Posted - January 7, 2013 - Bunker Ports News Worldwide
Despite all the attention given to renewable energy, fossil fuels still
produce about four-fifths of the energy consumed worldwide. And there is
only one way to burn fossil fuels without adding more CO2 to the
atmosphere: carbon capture and storage (CCS). But high cost and
simultaneous lack of incentive policies are delaying deployment of CCS,
leading the International Energy Agency to renew its calls for action in
2013 and
beyond on this critical element to limiting climate change.
Fossil fuels met 81% of total energy demand as of 2009, as well as 85%
of the increase in global energy demand in the past ten years. Such use
of oil, coal and gas is irreconcilable with limiting CO2 emissions
enough to keep average global temperature rise to only 2 degrees. In the
ambitious IEA 2-degree scenario, or 2DS, fossil fuel use is reduced by
20% in 2050 from current levels but would still provide 45% of the
world's primary energy demand. But much of the emissions from that
remaining use of fossil fuels must be captured and stored. The recently
launched World Energy Outlook 2012also shows that without significant
deployment of CCS, more than two-thirds of current proven fossil-fuel
reserves cannot be commercialised in a 2-degree world before 2050.

Aim: Which percentages does the carbon capture article give? List every one.

Stored rows:
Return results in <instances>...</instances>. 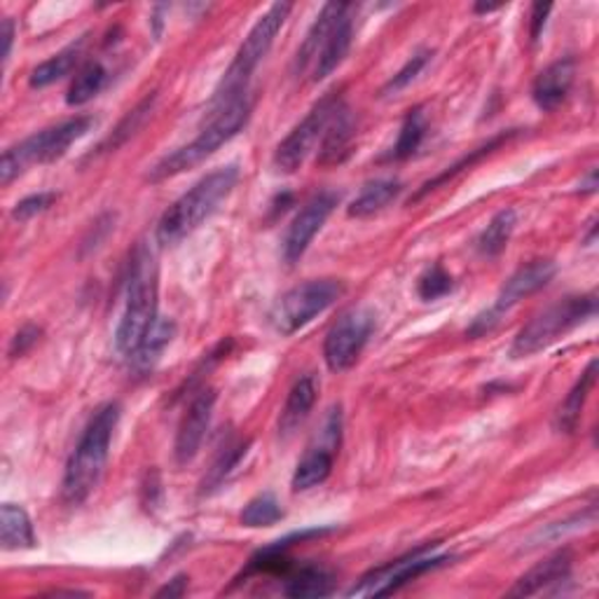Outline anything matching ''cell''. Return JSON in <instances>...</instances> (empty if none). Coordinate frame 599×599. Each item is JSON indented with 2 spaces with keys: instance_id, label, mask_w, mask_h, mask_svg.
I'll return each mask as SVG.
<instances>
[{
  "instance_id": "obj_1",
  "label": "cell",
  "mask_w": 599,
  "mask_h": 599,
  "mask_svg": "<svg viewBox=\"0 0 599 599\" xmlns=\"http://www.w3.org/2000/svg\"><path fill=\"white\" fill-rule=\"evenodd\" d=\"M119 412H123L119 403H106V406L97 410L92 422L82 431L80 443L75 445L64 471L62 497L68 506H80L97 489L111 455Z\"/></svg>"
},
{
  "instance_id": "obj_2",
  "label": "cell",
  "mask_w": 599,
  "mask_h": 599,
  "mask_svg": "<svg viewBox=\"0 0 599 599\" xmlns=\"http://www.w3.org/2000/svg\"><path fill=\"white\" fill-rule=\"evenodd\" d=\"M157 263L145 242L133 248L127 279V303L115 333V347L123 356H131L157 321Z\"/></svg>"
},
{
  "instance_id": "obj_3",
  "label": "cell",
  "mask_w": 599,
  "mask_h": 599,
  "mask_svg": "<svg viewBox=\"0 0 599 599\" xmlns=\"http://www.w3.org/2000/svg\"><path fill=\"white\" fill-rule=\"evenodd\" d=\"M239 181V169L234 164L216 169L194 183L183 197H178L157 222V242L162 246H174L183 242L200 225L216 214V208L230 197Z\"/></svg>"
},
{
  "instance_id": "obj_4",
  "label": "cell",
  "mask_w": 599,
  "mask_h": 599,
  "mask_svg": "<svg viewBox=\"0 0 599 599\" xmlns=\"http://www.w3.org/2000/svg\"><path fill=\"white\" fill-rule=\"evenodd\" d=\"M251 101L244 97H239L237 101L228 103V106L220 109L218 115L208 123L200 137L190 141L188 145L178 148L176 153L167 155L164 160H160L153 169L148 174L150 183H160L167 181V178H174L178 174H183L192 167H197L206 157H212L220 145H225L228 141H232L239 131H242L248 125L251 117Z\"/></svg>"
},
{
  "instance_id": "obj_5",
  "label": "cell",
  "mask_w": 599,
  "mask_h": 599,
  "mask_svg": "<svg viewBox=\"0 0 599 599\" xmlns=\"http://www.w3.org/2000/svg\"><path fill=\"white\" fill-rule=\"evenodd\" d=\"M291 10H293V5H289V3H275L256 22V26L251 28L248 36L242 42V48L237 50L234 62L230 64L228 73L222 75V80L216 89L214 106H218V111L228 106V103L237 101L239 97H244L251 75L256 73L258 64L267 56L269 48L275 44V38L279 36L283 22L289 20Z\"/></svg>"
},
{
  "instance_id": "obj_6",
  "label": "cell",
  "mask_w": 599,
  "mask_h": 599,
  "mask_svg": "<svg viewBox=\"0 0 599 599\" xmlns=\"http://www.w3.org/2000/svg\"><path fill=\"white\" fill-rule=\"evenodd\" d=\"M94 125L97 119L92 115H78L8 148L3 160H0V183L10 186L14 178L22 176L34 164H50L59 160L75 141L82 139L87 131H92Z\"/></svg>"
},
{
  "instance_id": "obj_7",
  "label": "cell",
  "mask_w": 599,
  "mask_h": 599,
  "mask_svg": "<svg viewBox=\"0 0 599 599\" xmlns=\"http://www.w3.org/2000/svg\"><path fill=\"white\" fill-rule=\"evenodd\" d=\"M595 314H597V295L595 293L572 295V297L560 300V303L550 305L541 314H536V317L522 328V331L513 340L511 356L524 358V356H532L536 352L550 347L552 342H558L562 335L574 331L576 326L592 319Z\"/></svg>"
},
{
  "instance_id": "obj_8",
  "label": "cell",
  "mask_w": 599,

In response: 81%, 85%, 20%, 45%